Büromarkt Essen: 2020 war auch im langfristigen Vergleich ein schwaches Jahr

Wie stark Corona den Markt ausgebremst hat, liest Büchte aus der langfristigen Entwicklung. So war das Vermietungsgeschäft 2020 auch im Zehn-Jahres-Vergleich und somit im langjährigen Mittel deutlich niedriger - nämlich rund 40 Prozent. 

Vor allem die großen Vertragsabschlüsse über 5000 und 10.000 Quadratmeter fehlten im vergangenen Jahr. Die Erweiterung von 1&1 Versatel im Bamlerpark war mit 3100 Quadratmeter schon die größte Einzelvermietung. Besser sah es da bei den Eigennutzern aus. Hier schlagen die Neubauten des Tüv Nord mit rund 10.000 Quadratmetern am Technologiepark und der Opta-data-Gruppe besonders ins Gewicht. Der IT-Dienstleister errichtet an der Sigsfeldstraße den ersten Bauabschnitt (7300 Quadratmeter) seiner neuen Unternehmenszentrale. 

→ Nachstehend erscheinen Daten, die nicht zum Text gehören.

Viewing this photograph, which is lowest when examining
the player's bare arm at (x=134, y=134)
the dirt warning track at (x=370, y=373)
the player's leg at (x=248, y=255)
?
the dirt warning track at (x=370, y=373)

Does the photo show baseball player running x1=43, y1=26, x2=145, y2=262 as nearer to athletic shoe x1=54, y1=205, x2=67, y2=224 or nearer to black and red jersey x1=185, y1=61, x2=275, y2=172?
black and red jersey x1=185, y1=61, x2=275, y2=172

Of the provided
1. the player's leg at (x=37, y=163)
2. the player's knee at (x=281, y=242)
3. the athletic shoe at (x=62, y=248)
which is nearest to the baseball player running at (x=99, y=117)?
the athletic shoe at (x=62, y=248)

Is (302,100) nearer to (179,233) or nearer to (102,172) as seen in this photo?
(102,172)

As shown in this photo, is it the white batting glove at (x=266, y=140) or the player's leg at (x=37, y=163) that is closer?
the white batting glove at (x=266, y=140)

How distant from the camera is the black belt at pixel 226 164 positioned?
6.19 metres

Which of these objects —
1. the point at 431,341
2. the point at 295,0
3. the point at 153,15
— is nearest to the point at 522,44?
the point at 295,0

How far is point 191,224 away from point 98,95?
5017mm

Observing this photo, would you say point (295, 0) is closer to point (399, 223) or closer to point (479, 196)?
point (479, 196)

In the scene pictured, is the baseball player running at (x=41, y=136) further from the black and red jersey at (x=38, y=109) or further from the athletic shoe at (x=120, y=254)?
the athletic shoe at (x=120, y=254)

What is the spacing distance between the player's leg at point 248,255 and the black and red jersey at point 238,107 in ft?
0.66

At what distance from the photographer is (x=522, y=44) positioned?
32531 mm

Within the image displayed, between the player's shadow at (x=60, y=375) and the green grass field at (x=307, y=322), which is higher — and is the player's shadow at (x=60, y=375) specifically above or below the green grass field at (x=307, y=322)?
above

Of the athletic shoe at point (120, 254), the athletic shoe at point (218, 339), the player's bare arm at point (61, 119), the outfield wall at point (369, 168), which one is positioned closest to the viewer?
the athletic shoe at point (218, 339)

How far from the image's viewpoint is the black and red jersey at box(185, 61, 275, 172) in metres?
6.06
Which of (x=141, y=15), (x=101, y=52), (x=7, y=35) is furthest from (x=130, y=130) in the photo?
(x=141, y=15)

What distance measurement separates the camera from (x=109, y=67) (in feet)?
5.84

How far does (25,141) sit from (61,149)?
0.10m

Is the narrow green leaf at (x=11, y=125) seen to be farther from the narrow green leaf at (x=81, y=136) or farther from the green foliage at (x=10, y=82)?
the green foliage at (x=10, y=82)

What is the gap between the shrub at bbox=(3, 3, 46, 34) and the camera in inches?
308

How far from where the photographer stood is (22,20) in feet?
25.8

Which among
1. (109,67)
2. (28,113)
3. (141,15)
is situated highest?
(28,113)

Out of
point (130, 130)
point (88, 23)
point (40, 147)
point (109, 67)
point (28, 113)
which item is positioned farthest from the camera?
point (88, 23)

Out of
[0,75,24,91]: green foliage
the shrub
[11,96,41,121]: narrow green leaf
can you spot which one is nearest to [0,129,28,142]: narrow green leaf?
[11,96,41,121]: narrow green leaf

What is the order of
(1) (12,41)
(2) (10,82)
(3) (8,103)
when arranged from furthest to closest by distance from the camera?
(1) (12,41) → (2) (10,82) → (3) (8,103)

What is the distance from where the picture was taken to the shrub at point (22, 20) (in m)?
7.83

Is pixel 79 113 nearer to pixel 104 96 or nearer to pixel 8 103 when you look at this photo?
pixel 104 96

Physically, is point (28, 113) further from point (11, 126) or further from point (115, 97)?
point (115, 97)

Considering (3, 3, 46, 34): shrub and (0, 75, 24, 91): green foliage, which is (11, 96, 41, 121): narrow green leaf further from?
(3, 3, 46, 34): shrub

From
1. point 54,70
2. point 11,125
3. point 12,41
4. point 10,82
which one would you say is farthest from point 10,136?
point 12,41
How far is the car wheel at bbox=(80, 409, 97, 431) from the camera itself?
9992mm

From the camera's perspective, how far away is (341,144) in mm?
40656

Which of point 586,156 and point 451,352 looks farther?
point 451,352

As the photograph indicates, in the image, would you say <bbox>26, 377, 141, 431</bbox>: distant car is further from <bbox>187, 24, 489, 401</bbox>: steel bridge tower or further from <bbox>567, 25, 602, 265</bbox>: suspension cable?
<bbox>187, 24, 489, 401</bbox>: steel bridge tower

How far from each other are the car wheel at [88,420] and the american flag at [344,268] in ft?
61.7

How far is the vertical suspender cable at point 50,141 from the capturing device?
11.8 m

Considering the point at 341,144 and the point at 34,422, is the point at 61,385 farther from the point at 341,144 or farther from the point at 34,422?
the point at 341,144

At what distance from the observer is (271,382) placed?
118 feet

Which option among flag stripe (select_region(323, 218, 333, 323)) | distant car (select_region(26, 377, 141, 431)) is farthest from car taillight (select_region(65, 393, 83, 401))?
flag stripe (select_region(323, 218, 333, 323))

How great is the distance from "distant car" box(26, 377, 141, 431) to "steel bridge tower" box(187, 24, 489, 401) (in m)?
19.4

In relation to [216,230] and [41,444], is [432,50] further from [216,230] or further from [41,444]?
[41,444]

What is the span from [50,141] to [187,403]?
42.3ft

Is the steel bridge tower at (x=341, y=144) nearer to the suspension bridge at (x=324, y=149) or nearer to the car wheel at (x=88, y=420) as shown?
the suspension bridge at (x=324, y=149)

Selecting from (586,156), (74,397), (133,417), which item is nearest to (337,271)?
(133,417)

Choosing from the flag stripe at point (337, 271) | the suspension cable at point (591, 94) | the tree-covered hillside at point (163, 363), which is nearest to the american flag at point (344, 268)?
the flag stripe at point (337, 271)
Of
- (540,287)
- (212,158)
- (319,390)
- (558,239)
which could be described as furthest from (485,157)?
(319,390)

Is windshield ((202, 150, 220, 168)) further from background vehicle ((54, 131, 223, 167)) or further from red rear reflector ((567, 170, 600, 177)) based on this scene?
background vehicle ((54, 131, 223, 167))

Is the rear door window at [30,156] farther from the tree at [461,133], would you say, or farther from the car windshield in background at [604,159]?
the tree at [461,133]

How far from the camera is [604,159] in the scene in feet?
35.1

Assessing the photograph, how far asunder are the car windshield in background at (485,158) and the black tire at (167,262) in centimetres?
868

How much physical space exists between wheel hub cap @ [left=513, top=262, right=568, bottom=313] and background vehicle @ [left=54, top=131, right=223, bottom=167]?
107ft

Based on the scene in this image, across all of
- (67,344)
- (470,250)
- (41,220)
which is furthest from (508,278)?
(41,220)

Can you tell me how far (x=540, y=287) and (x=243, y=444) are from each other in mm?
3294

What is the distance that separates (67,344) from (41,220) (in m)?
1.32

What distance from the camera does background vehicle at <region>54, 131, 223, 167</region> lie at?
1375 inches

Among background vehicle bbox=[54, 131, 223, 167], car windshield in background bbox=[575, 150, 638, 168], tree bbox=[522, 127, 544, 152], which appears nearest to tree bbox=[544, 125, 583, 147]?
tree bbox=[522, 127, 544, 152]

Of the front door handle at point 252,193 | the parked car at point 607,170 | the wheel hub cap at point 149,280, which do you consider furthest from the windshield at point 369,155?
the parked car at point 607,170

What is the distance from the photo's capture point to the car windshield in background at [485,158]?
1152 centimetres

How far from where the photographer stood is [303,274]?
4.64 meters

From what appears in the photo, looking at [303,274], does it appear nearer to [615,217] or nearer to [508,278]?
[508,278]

Eon und Thyssenkrupp ziehen Büroflächen leer

Der Büro-Leerstand in Essen ist vergangenes Jahr indes nur leicht gestiegen, er liegt bei rund vier Prozent und ist damit weiterhin niedrig. Dass es leicht nach oben ging, liegt laut Büchte dabei weniger an Corona. Stärker schlagen hier offenbar die Umstrukturierungen in den großen Konzernen wie Eon/Innogy zu Buche. Diese Entwicklung dürfte sich fortsetzen. Denn auch Thyssenkrupp will nach dem Verkauf der Aufzugssparte Elevator mehr Unternehmensteile auf dem Campus konzentrieren und wird angemietete Büroflächen im Stadtgebiet aufgeben. 

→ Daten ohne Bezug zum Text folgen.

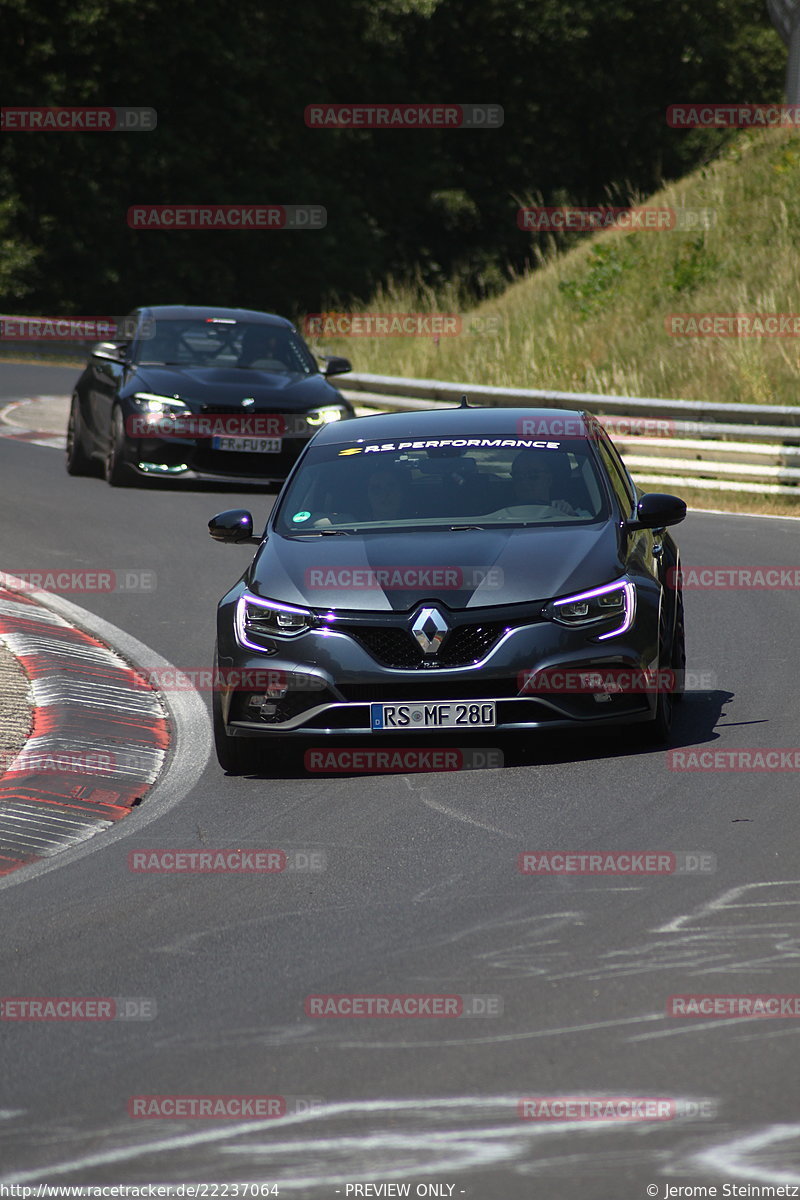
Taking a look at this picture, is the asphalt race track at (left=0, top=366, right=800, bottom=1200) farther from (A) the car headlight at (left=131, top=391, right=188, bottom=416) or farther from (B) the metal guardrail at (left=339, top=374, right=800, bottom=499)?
(B) the metal guardrail at (left=339, top=374, right=800, bottom=499)

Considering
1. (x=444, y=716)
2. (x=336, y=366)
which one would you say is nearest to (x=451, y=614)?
(x=444, y=716)

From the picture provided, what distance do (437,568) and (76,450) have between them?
39.0ft

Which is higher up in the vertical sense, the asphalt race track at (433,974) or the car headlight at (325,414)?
the car headlight at (325,414)

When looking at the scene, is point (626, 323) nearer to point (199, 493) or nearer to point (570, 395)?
point (570, 395)

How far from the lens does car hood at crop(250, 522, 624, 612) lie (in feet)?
27.7

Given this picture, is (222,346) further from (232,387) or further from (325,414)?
(325,414)

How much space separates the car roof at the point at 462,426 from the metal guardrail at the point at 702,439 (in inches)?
355

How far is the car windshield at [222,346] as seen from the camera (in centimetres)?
1947

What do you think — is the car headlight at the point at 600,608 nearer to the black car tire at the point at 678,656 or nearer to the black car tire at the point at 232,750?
the black car tire at the point at 678,656

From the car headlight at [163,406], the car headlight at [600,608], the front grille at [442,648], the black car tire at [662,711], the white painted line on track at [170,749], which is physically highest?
the car headlight at [163,406]

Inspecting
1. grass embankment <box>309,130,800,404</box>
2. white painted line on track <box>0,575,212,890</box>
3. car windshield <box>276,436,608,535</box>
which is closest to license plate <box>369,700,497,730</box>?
white painted line on track <box>0,575,212,890</box>

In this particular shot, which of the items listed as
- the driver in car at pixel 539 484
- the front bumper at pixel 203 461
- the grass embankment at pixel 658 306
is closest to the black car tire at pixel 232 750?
the driver in car at pixel 539 484

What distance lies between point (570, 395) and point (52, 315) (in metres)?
28.0

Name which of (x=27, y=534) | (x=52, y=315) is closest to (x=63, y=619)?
(x=27, y=534)
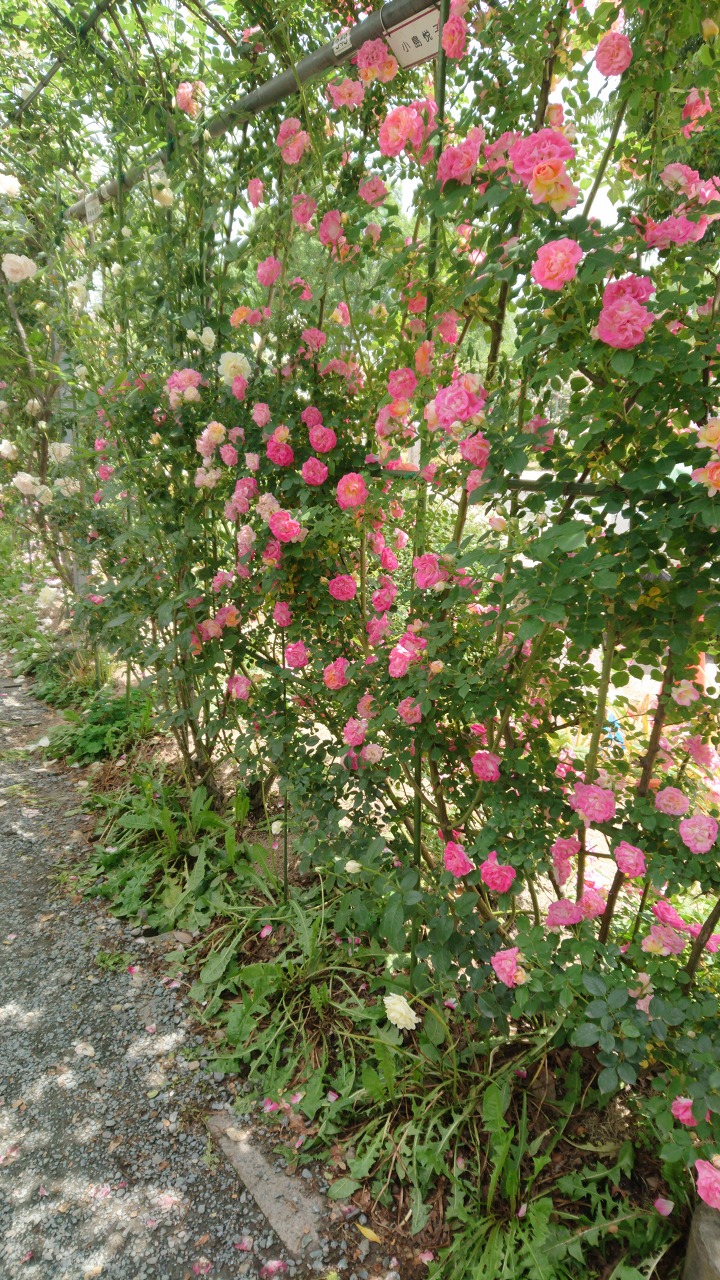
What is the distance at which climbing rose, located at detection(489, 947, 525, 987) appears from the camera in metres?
1.27

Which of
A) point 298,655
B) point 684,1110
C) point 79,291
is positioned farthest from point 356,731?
point 79,291

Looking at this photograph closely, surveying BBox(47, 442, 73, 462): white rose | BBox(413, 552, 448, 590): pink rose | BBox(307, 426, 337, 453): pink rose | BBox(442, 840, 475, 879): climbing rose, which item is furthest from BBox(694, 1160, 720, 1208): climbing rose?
BBox(47, 442, 73, 462): white rose

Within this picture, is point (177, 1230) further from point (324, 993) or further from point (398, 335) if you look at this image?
point (398, 335)

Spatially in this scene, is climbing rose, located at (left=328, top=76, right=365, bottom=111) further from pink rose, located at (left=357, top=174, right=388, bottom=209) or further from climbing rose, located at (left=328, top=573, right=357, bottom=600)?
climbing rose, located at (left=328, top=573, right=357, bottom=600)

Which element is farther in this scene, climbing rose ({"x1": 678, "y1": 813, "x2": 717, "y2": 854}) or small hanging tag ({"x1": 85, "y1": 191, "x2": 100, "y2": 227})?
small hanging tag ({"x1": 85, "y1": 191, "x2": 100, "y2": 227})

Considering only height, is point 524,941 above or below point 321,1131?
above

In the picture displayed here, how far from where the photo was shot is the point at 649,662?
121 centimetres

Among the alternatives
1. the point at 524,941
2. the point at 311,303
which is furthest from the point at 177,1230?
the point at 311,303

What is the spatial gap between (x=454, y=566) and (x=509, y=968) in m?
0.76

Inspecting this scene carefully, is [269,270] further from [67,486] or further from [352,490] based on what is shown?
[67,486]

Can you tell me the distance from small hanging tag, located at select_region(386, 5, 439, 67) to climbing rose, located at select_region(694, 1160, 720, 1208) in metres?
1.98

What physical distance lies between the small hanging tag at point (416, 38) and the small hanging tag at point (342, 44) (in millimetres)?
109

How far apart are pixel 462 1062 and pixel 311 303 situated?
1853mm

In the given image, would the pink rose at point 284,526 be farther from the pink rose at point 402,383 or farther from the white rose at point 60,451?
the white rose at point 60,451
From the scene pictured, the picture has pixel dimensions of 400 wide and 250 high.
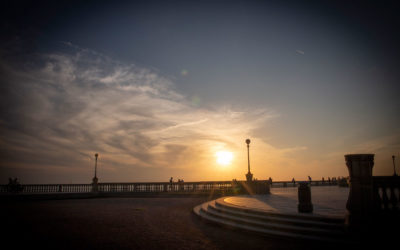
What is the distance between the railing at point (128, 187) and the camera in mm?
30353

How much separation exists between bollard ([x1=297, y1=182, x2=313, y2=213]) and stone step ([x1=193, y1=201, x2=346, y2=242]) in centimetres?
95

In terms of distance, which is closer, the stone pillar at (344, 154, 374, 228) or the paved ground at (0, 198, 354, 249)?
the stone pillar at (344, 154, 374, 228)

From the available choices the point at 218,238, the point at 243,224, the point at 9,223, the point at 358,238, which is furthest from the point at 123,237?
the point at 358,238

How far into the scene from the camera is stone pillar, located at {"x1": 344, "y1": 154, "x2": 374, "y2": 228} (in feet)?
24.0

Diese Entwicklungen müssen nicht von Nachteil sein, sagt Büchte. Denn der Essener Büromarkt leidet seit Jahren darunter, dass es zu wenige gut ausgestattete Büros gibt, die relativ kurzfristig angemietet werden können. Das verschafft Essen durchaus Nachteile, wenn es um die Ansiedlung neuer Unternehmen geht. So unterlag Essen im vergangenen Jahr im Ringen um den Finanzdienstleister Consors gegen Duisburg. Auch die ehemalige Thyssenkrupp-Sparte Elevator entschied sich letztlich für einen Umzug nach Düsseldorf. In diesem Jahr ist kaum Besserung in Sicht. Es werden zwar 68.000 Quadratmeter Büroflächen fertiggestellt. Doch davon geht der größte Teil an Eigennutzer wie zum Beispiel Aldi Nord. 

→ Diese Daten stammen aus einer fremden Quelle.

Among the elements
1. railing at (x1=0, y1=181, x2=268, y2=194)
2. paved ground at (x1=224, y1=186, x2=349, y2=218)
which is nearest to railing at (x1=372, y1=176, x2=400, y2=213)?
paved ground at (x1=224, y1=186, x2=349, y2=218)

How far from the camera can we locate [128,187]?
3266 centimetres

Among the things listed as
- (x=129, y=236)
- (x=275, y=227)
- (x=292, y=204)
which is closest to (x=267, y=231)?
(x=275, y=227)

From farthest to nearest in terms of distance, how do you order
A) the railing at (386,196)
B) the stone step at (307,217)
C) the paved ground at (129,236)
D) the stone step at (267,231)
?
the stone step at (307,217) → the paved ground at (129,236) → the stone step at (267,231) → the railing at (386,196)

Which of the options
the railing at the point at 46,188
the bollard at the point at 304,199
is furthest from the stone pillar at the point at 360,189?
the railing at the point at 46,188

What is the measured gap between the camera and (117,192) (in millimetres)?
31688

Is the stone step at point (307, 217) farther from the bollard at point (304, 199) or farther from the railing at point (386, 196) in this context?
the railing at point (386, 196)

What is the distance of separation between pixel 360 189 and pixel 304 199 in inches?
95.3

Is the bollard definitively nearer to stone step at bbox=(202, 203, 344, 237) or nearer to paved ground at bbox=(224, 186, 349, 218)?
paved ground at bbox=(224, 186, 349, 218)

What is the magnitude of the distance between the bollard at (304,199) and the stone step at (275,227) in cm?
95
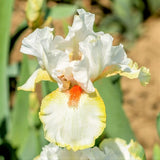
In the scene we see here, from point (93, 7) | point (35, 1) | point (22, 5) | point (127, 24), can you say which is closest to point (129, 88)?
point (127, 24)

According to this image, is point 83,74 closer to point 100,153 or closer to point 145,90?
point 100,153

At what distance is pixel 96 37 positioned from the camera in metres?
0.75

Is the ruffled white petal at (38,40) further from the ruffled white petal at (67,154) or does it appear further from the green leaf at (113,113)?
the green leaf at (113,113)

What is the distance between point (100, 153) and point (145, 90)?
1.76m

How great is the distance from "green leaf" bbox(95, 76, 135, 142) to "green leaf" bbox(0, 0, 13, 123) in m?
0.44

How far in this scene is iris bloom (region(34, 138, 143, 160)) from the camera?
0.79m

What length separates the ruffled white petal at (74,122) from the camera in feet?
2.31

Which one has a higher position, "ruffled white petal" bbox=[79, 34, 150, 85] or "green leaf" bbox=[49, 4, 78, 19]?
"ruffled white petal" bbox=[79, 34, 150, 85]

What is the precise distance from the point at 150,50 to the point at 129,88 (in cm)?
35

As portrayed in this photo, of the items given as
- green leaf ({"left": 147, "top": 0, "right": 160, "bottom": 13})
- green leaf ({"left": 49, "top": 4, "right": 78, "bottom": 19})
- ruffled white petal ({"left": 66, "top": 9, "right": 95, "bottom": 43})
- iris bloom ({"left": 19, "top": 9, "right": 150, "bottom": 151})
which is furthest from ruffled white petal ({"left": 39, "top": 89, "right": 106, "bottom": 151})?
green leaf ({"left": 147, "top": 0, "right": 160, "bottom": 13})

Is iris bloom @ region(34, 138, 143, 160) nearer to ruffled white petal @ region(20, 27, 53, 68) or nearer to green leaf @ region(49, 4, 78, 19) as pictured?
ruffled white petal @ region(20, 27, 53, 68)

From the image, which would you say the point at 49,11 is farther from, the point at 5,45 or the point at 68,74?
the point at 68,74

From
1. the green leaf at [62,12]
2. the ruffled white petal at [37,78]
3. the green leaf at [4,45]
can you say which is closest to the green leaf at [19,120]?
the green leaf at [4,45]

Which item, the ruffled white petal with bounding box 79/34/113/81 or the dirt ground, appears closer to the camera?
the ruffled white petal with bounding box 79/34/113/81
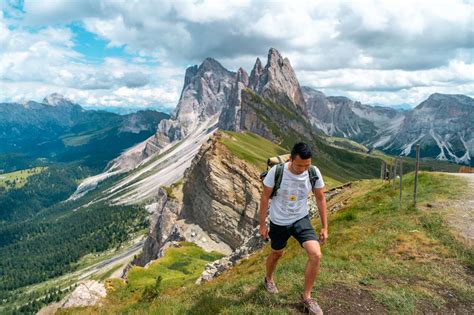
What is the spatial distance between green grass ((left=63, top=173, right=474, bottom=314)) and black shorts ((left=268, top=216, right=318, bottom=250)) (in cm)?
178

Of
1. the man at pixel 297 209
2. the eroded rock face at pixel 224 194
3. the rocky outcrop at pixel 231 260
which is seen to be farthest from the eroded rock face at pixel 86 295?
the eroded rock face at pixel 224 194

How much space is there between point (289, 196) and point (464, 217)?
1422 centimetres

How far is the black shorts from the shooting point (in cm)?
1056

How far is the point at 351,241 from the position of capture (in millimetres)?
18891

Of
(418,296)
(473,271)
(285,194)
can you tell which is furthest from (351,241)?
(285,194)

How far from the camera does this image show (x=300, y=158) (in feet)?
33.2

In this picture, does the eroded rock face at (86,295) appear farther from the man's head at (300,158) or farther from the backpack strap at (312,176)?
the man's head at (300,158)

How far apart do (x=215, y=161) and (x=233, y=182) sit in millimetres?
7729

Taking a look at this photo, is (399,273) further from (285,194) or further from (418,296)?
(285,194)

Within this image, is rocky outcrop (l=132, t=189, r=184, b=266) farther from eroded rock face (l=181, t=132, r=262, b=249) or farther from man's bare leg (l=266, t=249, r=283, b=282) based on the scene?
man's bare leg (l=266, t=249, r=283, b=282)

Aussichten für dieses Jahr: gedämpft optimistisch 

Wie sich der Büromarkt in Essen in diesem Jahr insgesamt entwickeln wird, ist noch sehr unsicher. "Auf kurze Sicht wird der Büroflächenumsatz wohl niedrig bleiben", vermutet Büchte. Wenigstens solange der Lockdown anhält. Danach wird mit entscheidend sein, wie sich die Ausweitung des Homeoffice während der Pandemie auf den Flächenbedarf der Unternehmen auswirken wird. Opta data beispielsweise hat den dritten Bauabschnitt für seine Zentrale bereits zurückgestellt, weil künftig dauerhaft mehr Mitarbeiter von zu Hause aus arbeiten werden. Der IT-Dienstleister Atos gibt seinen Standort Gelsenkirchen auf und zieht die Beschäftigten nach Essen. Mehr Bürofläche braucht Atos dafür nicht. Denn die halbe Belegschaft wird im Homeoffice arbeiten. 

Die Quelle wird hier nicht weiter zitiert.